§ Brief 1
In the Snowflakex documentation, how many bits of each ID are given to the configured machine id?
§ Brief 2
Write out the passage of the Snowflakex documentation from "### Compact" up to and including "under 64 bits.".

# Snowflakex
Snowflakex (pronounced "snowflakes") is a service for generating unique ID
numbers at high scale with some simple guarantees.
It is directly modeled after Twitter's Snowflake specification.
## Requirements
### Performance
* Minimum 10k IDs per second per node
* Response rate <= 2ms
### Uncoordinated
For high availability within and across server application instances, nodes
generating IDs should not have to coordinate with each other.
### (Roughly) Time Ordered
We can guarantee, that the ID numbers will be k-sorted (references:
http://portal.acm.org/citation.cfm?id=70413.70419 and http://portal.acm.org/citation.cfm?id=110778.110783)
within a reasonable bound (we're promising 1s, but shooting for 10's of ms).
### Directly Sortable
The IDs should be sortable without loading the full objects that they represent.
This sorting should be the above ordering.
### Compact
There are many otherwise reasonable solutions to this problem that require
128-bit numbers. To accomodate most systems, we keep our IDs under 64 bits.
### Highly Available
The ID generation scheme should be at least as available as the related services.
## Solution
* The ID numbers are 64-bit integers composed of:
* Unused sign bit kept at 0
* Timestamp - 41 bits (millisecond precision with a custom epoch gives us 69 years)
* Configured machine id - 10 bits - gives us up to 1024 machines
* Sequence number - 12 bits - rolls over every 4096 per machine (with protection to avoid rollover in the same ms)
## System Clock Dependency
You should use NTP to keep your system clock accurate. Snowflakex protects from
non-monotonic clocks, i.e. clocks that run backwards. If your clock is running
fast and NTP tells it to repeat a few milliseconds, snowflakex will refuse to
generate ids until a time that is after the last time we generated an id. Even
better, run in a mode where ntp won't move the clock backwards. See
http://wiki.dovecot.org/TimeMovedBackwards#Time_synchronization
for tips on how to do this.
## Installation
The package can be installed as:
1. Add `snowflakex` to your list of dependencies in `mix.exs`:
```elixir
def deps do
[{:snowflakex, "~> 1.1.1"}]
end
```
2. Configure the machine id through your `config.exs`:
```elixir
config :snowflakex, machine_id: 123
```
## Usage
The library only offers two simple calls:
```elixir
Snowflakex.new()
```
This call either returns `{:ok, snowflake}` or `{:error, errormessage}` where
the latter only occurs when the system clock moved backwards.
```elixir
Snowflakex.new!()
```
This call will either return the snowflake directly or raise a Snowflakex.ClockError
with the error message and remaining time.

Saved data entries:
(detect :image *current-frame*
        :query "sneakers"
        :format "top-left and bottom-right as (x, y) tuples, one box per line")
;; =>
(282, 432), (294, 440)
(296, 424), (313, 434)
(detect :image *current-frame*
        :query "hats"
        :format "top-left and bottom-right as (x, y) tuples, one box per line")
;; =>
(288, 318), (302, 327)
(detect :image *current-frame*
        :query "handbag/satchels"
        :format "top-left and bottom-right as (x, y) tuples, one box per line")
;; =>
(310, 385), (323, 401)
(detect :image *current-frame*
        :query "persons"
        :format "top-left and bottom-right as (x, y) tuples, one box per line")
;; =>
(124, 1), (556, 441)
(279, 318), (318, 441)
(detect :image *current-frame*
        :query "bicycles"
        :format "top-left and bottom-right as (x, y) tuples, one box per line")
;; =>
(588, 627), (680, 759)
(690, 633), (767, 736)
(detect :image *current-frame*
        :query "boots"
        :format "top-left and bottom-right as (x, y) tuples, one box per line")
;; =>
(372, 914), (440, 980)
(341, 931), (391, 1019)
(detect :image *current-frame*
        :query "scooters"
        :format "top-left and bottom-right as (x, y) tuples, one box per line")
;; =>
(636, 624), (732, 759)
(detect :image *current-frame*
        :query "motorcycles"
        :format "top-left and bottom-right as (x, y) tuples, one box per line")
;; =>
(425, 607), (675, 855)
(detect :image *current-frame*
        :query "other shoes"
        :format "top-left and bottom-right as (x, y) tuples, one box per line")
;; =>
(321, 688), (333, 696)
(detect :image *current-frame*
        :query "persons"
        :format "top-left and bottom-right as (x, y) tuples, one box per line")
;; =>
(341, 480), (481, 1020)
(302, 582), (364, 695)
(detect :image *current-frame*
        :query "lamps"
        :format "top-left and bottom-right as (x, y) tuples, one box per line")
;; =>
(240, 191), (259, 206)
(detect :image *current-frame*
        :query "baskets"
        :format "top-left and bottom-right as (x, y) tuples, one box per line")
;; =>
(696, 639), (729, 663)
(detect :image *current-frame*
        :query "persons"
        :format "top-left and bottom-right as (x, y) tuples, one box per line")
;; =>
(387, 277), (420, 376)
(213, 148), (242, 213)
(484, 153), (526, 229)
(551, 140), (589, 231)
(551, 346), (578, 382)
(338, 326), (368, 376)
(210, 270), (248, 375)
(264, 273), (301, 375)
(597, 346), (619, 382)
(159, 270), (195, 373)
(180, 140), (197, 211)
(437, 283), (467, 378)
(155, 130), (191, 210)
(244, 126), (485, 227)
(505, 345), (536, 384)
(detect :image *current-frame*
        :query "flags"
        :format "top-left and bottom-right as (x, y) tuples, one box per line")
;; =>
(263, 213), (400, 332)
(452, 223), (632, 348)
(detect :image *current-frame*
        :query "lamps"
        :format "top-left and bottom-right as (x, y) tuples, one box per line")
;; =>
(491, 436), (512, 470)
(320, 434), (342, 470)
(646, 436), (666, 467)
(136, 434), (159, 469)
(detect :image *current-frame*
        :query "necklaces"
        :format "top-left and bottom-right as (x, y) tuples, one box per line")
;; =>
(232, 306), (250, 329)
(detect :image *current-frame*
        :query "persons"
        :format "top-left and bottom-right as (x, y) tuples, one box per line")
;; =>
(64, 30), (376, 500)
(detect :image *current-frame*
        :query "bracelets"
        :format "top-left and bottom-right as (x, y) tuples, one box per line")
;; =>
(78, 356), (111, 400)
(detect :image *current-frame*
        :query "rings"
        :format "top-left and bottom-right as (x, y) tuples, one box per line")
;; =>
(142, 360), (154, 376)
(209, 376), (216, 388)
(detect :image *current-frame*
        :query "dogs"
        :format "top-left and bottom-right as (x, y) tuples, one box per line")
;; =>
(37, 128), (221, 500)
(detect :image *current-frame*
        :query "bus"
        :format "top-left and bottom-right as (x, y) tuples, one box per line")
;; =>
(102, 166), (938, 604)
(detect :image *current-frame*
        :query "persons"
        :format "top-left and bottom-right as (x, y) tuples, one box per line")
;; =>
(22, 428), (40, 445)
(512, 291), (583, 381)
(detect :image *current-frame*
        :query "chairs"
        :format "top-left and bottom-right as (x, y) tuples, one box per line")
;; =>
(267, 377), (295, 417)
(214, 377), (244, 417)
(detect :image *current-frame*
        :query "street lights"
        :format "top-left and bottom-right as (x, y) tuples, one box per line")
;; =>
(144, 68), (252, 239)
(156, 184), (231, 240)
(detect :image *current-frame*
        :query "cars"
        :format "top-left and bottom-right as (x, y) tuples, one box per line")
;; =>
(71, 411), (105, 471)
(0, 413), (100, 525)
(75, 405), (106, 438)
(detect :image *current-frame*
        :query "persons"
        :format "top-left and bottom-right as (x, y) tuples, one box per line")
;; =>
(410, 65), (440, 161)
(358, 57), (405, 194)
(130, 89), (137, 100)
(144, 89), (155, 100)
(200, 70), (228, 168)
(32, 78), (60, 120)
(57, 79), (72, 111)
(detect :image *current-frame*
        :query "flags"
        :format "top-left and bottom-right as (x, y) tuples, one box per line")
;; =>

§ Response area 1
10 bits.

§ Response area 2
### Compact
There are many otherwise reasonable solutions to this problem that require
128-bit numbers. To accomodate most systems, we keep our IDs under 64 bits.